A fund manager based in the U.S. Virgin Islands operated a $105 million foreign currency Ponzi scheme that involved 400 investors, the Securities and Exchange Commission charges.
The SEC today announced the charges and an emergency asset freeze against Daniel Spitzer, 51, a U.S. citizen and resident of St. Thomas, and companies that he controls. Spitzer has been operating the scheme since 2004 and it is on the verge of collapse as he has delayed and avoided paying redemptions, the SEC says.
Spitzer used several entities and sales agents to misrepresent to investors that their money would be invested in investment funds that, in turn, would be invested primarily in foreign currency.
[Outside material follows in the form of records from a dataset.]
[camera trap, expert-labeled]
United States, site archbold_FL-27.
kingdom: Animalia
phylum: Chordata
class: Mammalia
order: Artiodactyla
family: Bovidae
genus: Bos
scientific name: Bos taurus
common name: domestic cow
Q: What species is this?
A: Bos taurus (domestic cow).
Investors were falsely told that Spitzer's funds had never lost money and historically produced profitable annual returns that one year reached over 180%, the SEC says. He instead used money raised from new investors to pay earlier investors, and misappropriated investor funds to pay unrelated business expenses. He concealed his scheme by issuing phony documents to investors that led them to believe their investments were profiting.
According to the complaint, filed in U.S. District Court for the Northern District of Illinois, Spitzer only invested approximately $30 million of the more than $105 million he raised from investors. In addition to paying off earlier investors with the funds he collected, Spitzer also used more than $4.8 million to pay third-party business expenses, and as part of his extravagant lifestyle, spent more than $900,000 at a Las Vegas casino, the SEC charges.